Return nothing but the lines from the line containing "Looking at this" through the last line of the records, reproduced exactly.
*-*-*
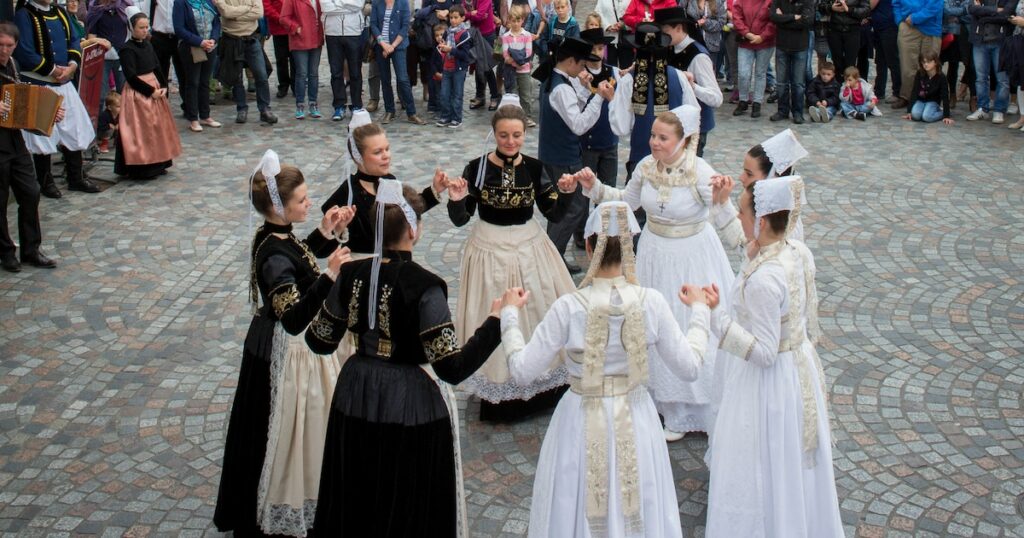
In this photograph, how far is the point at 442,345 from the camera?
436 cm

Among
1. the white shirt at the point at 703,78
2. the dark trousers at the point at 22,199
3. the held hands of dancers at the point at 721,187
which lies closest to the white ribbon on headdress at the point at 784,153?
the held hands of dancers at the point at 721,187

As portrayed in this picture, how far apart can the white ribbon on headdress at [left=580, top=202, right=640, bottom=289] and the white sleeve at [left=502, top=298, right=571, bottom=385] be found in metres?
0.21

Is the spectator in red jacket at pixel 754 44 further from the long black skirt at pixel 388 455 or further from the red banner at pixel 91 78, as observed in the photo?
the long black skirt at pixel 388 455

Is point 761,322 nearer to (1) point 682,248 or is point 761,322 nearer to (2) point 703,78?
(1) point 682,248

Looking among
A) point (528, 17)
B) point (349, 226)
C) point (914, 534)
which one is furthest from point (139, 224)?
point (914, 534)

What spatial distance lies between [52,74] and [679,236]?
22.6 feet

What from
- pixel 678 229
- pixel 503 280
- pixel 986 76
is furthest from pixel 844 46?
pixel 503 280

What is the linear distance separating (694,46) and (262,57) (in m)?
6.81

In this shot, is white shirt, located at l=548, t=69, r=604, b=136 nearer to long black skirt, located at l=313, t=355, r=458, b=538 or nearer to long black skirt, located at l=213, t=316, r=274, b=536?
long black skirt, located at l=213, t=316, r=274, b=536

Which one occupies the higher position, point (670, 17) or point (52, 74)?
point (670, 17)

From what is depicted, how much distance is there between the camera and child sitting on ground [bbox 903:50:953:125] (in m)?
13.2

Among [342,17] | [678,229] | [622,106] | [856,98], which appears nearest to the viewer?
[678,229]

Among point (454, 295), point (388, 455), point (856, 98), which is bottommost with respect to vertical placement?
point (454, 295)

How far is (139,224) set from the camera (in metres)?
10.0
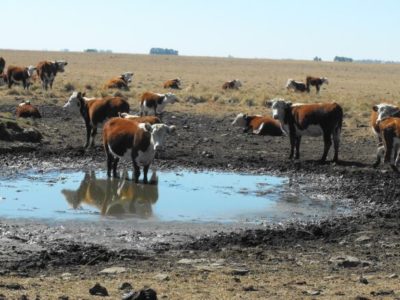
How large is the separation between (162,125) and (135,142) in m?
0.70

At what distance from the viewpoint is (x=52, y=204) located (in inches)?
496

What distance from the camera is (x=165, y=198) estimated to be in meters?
13.5

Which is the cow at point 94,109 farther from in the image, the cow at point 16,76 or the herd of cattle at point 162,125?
the cow at point 16,76

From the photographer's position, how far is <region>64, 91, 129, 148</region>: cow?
19219mm

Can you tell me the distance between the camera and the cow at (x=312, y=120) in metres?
18.0

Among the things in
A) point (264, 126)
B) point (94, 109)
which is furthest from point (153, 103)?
point (94, 109)

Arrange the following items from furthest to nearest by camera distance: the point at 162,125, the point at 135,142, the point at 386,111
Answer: the point at 386,111, the point at 162,125, the point at 135,142

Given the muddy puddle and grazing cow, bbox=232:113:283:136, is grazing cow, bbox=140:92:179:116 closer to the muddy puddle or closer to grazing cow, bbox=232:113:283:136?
grazing cow, bbox=232:113:283:136

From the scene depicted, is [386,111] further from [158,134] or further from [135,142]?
[135,142]

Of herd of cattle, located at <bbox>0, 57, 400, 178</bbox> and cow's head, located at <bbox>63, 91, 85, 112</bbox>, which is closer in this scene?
herd of cattle, located at <bbox>0, 57, 400, 178</bbox>

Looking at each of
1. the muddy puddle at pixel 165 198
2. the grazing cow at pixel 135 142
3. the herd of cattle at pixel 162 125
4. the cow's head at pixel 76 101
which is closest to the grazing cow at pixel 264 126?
the herd of cattle at pixel 162 125

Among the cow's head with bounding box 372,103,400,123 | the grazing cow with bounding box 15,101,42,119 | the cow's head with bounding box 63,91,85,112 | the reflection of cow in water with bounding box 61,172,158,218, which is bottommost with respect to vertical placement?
the reflection of cow in water with bounding box 61,172,158,218

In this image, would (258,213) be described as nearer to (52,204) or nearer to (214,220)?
(214,220)

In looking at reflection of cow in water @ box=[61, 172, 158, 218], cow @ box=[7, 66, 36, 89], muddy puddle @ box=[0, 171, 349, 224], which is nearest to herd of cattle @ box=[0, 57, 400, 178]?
reflection of cow in water @ box=[61, 172, 158, 218]
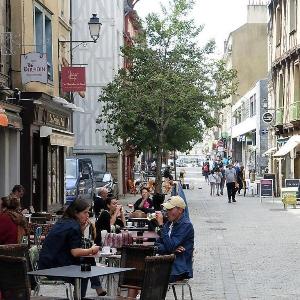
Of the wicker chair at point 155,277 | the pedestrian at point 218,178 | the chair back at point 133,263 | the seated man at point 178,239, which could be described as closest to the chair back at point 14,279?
the wicker chair at point 155,277

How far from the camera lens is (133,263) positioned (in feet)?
31.5

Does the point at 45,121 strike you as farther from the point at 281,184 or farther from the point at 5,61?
the point at 281,184

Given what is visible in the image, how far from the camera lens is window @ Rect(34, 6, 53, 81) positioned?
83.1ft

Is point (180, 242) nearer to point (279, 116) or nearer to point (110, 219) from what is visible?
point (110, 219)

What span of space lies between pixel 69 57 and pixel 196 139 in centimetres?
830

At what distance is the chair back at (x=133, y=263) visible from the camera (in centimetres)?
956

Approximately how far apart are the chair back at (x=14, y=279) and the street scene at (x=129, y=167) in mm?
14

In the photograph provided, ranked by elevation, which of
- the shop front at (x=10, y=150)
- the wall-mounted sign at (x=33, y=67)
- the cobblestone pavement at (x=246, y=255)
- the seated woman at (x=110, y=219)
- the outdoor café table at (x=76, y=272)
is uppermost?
the wall-mounted sign at (x=33, y=67)

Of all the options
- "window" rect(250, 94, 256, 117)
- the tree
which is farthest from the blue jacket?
"window" rect(250, 94, 256, 117)

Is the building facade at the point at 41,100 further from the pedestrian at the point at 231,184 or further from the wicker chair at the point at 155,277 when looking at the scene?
the wicker chair at the point at 155,277

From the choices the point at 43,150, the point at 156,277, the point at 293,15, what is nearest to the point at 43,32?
the point at 43,150

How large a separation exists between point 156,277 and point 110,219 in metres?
5.79

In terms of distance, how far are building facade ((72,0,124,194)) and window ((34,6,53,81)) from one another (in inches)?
752

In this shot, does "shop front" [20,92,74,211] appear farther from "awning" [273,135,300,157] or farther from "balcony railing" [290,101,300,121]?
"balcony railing" [290,101,300,121]
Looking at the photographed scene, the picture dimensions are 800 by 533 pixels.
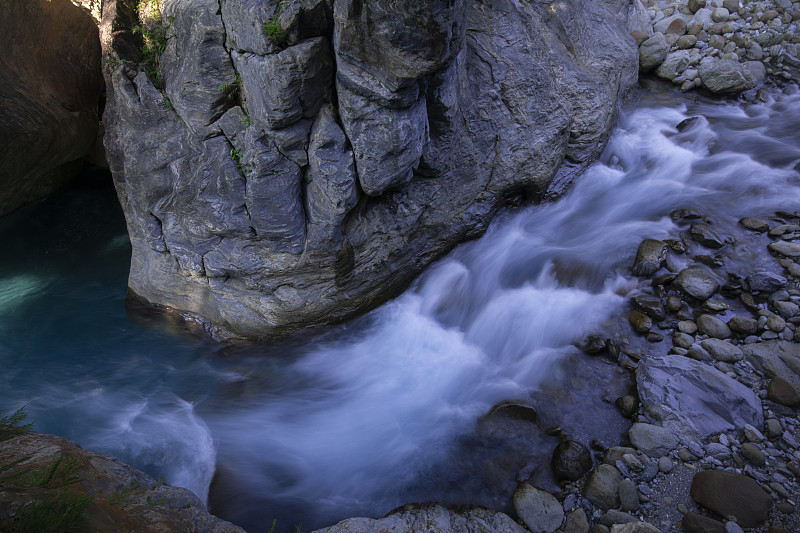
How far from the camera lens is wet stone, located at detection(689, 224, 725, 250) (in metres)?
7.34

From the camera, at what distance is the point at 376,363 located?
6.76 meters

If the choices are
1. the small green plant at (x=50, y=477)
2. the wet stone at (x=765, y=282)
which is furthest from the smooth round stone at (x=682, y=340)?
the small green plant at (x=50, y=477)

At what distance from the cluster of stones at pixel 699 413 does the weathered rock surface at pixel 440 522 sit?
306 mm

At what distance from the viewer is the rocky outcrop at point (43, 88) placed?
6.87 metres

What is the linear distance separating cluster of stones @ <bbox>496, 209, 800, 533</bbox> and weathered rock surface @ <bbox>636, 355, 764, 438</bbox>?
12 mm

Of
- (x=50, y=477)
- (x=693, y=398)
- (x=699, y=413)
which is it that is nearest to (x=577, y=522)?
(x=699, y=413)

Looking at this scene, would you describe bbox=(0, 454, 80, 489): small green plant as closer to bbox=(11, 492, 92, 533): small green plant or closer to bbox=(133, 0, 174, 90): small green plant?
bbox=(11, 492, 92, 533): small green plant

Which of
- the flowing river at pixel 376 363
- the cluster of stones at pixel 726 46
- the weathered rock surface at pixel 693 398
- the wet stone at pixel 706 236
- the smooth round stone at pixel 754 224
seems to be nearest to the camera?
the weathered rock surface at pixel 693 398

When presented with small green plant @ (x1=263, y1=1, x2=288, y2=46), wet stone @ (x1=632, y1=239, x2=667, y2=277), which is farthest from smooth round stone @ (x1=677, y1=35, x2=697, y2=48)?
small green plant @ (x1=263, y1=1, x2=288, y2=46)

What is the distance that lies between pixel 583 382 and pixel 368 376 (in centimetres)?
298

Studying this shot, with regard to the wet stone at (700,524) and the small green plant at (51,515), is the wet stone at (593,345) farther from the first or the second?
the small green plant at (51,515)

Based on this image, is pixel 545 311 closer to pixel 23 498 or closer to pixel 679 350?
pixel 679 350

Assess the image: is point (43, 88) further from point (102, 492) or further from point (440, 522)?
*-*-*
# [Written reply]
Looking at this scene, would you describe bbox=(0, 454, 80, 489): small green plant as closer to bbox=(11, 492, 92, 533): small green plant or closer to bbox=(133, 0, 174, 90): small green plant?
bbox=(11, 492, 92, 533): small green plant

Which of
- the flowing river at pixel 376 363
- the cluster of stones at pixel 726 46
- the weathered rock surface at pixel 693 398
- the wet stone at pixel 706 236
- the smooth round stone at pixel 754 224
seems to be nearest to the camera?
the weathered rock surface at pixel 693 398

When presented with small green plant @ (x1=263, y1=1, x2=288, y2=46), wet stone @ (x1=632, y1=239, x2=667, y2=277), which is farthest from smooth round stone @ (x1=677, y1=35, x2=697, y2=48)?
small green plant @ (x1=263, y1=1, x2=288, y2=46)

What is the distance that lies between pixel 583 382 and pixel 368 376 (in centimetres)?
298

Studying this shot, with regard to the wet stone at (700,524) and the small green plant at (51,515), is the wet stone at (593,345) farther from the first or the second?
the small green plant at (51,515)

Based on this image, is pixel 545 311 closer to pixel 23 498 or closer to pixel 679 350?
pixel 679 350

Assess the image: is point (43, 88) further from point (102, 492) or further from point (440, 522)?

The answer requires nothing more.